GOAL OF THE EXERCISE
Please copy out, word for word, the stretch of the records from the line containing "Which one looks" through the end of the records, including both of those ends.

EXERCISE MATERIALS

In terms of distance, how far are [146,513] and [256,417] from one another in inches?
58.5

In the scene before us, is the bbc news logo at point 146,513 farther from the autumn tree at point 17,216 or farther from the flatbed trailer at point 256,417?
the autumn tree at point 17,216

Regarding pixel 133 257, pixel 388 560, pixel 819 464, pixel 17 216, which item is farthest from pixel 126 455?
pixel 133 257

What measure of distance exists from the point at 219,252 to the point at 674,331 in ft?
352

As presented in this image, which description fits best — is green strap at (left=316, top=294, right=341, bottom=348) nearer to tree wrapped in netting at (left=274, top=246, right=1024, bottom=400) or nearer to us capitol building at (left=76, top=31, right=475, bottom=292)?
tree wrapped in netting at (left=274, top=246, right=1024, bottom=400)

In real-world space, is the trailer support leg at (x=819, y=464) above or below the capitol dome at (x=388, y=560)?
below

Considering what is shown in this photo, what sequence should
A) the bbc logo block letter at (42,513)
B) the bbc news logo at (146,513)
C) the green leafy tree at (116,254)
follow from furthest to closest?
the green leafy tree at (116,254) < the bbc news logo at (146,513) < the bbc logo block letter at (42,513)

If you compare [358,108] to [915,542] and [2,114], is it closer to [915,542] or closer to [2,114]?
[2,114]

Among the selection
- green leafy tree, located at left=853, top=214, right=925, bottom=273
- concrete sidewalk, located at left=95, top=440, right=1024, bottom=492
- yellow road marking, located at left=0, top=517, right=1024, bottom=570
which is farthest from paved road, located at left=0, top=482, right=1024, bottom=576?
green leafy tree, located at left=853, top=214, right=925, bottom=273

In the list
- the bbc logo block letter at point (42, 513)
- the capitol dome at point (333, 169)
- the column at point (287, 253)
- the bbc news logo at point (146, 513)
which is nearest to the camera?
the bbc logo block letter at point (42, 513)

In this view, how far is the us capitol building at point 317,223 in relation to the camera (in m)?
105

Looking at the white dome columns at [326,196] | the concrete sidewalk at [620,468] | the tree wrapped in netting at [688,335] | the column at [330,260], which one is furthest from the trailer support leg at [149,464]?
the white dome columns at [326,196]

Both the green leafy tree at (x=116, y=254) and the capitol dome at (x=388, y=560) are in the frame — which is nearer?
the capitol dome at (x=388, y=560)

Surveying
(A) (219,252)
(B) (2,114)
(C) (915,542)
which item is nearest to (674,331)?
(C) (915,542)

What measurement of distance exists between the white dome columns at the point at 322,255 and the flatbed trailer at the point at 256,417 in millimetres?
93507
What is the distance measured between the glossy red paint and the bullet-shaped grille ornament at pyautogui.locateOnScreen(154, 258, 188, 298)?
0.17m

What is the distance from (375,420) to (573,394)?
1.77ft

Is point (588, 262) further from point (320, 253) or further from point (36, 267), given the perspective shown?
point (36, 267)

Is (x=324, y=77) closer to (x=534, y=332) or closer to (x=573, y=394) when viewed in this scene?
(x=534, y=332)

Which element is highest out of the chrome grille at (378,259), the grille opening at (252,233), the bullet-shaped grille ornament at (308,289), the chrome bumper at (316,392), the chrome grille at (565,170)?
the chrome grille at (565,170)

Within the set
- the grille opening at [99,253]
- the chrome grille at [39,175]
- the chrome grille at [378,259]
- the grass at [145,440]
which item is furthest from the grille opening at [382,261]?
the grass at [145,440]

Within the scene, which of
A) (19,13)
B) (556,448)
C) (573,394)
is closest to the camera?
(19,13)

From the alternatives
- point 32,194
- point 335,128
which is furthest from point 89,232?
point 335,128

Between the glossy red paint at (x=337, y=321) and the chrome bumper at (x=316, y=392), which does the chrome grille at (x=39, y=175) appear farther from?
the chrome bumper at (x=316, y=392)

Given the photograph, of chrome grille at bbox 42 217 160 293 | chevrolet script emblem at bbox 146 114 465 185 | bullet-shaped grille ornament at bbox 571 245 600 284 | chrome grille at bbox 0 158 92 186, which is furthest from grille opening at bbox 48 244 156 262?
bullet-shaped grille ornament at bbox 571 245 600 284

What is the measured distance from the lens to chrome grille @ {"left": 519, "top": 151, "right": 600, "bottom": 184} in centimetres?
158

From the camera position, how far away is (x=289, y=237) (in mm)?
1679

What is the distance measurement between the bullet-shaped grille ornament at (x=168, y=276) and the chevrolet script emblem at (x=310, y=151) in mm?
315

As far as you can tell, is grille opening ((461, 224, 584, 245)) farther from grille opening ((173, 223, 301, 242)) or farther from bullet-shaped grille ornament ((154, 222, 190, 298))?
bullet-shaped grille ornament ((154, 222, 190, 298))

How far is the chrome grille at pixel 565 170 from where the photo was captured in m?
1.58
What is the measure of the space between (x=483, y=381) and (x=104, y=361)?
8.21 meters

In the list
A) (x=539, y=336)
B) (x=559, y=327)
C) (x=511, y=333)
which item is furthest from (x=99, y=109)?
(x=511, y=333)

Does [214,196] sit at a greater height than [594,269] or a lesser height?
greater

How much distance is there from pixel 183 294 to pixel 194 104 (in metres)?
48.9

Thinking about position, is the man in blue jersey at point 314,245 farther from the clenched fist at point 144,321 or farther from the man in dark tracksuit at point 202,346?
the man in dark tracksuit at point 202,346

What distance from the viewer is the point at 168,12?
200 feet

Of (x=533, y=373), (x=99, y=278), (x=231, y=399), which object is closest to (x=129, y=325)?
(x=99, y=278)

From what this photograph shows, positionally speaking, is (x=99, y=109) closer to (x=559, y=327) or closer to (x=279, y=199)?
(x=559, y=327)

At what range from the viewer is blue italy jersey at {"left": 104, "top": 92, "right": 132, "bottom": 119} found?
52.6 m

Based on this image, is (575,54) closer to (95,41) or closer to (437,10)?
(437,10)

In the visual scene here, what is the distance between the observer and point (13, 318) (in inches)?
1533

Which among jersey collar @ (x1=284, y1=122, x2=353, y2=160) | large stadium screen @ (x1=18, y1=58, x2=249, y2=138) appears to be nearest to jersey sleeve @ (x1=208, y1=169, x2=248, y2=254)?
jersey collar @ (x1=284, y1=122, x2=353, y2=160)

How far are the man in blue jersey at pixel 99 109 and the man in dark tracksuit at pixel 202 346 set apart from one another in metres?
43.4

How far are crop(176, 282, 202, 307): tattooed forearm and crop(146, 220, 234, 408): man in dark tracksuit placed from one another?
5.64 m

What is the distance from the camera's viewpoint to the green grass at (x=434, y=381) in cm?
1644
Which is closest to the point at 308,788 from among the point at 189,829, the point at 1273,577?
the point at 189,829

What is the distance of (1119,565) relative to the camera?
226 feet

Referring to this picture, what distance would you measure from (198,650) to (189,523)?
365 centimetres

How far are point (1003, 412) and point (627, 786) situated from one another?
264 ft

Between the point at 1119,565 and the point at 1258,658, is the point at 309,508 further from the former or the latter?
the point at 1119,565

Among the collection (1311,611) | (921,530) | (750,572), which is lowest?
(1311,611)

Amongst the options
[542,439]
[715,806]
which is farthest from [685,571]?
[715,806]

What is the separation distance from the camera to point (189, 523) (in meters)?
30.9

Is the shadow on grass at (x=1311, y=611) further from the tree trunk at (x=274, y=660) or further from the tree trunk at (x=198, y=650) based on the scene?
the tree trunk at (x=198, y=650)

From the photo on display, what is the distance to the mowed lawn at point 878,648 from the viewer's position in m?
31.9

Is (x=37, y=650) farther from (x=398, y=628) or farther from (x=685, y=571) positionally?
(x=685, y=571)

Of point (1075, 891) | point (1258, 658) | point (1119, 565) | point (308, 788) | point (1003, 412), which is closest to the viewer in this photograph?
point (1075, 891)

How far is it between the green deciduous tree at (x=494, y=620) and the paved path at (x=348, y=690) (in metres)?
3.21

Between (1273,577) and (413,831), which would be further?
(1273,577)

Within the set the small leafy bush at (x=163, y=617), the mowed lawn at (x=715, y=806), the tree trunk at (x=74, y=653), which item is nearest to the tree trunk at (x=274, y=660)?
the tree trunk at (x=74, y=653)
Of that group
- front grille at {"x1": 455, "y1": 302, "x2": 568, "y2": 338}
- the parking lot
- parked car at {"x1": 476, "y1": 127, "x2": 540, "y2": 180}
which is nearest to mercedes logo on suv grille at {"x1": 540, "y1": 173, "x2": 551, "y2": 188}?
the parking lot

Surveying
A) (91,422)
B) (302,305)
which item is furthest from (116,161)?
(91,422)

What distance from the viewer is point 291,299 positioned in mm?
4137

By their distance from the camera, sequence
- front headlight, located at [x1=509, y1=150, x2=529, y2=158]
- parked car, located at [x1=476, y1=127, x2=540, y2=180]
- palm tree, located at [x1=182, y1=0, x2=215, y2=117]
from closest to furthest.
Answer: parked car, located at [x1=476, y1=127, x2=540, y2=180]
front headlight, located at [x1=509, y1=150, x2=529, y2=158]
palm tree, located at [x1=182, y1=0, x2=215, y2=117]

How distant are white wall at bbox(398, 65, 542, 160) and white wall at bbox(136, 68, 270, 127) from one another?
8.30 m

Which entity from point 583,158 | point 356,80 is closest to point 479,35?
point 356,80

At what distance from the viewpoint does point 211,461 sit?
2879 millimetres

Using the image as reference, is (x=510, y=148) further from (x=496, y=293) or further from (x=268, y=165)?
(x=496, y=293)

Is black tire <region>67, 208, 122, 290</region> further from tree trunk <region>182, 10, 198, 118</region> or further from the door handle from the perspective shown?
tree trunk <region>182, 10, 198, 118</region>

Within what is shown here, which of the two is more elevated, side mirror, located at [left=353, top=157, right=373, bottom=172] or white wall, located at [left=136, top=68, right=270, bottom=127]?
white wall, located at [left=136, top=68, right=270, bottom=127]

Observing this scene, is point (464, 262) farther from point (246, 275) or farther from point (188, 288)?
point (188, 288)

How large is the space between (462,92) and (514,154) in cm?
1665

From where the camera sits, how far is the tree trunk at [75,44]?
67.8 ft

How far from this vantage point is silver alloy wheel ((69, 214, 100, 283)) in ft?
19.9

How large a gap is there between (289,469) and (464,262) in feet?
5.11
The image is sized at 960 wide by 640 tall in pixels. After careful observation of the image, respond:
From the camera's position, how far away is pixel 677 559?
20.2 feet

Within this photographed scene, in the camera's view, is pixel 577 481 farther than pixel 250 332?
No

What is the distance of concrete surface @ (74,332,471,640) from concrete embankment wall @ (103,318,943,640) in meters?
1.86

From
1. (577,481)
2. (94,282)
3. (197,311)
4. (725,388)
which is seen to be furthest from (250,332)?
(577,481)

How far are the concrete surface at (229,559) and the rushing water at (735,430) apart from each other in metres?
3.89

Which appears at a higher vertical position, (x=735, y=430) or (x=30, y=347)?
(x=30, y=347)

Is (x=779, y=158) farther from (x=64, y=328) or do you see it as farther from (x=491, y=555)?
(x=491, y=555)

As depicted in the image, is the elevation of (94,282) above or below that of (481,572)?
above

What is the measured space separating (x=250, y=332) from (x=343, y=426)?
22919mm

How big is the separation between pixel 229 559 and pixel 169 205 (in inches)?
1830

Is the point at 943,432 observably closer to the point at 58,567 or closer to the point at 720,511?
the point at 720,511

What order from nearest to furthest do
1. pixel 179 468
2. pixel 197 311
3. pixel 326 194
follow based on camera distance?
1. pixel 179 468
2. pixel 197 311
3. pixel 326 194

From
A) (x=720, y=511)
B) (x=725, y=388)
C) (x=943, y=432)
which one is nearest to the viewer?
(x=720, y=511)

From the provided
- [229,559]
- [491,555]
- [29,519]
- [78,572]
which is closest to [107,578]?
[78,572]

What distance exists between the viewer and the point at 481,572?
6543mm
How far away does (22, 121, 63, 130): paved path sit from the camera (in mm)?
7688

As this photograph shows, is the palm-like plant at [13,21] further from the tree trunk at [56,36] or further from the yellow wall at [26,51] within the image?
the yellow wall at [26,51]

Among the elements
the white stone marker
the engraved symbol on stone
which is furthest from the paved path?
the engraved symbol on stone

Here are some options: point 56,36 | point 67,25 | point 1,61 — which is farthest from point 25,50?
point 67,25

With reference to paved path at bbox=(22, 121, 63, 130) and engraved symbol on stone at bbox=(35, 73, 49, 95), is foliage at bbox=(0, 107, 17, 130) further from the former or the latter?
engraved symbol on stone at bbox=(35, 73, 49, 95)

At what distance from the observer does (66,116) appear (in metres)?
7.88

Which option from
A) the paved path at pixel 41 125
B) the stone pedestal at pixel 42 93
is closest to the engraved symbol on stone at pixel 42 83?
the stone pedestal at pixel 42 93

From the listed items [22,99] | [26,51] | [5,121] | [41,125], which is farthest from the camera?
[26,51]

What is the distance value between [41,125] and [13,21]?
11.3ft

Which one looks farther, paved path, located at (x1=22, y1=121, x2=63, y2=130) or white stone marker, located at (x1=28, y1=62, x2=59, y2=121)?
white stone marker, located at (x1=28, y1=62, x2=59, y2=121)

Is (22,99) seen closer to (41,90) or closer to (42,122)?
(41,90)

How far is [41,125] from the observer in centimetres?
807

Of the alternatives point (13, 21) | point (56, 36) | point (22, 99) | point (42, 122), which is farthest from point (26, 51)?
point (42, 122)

ANSWER TO THE EXERCISE
Which one looks farther, paved path, located at (x1=22, y1=121, x2=63, y2=130) or white stone marker, located at (x1=28, y1=62, x2=59, y2=121)?
white stone marker, located at (x1=28, y1=62, x2=59, y2=121)

Is (22,99) seen closer to (41,90) or closer to (42,122)?
(41,90)

How far is [41,125] from the observer in centimetres?
807

Of the alternatives point (13, 21) | point (56, 36) | point (22, 99) | point (42, 122), which is farthest from point (26, 51)?
point (42, 122)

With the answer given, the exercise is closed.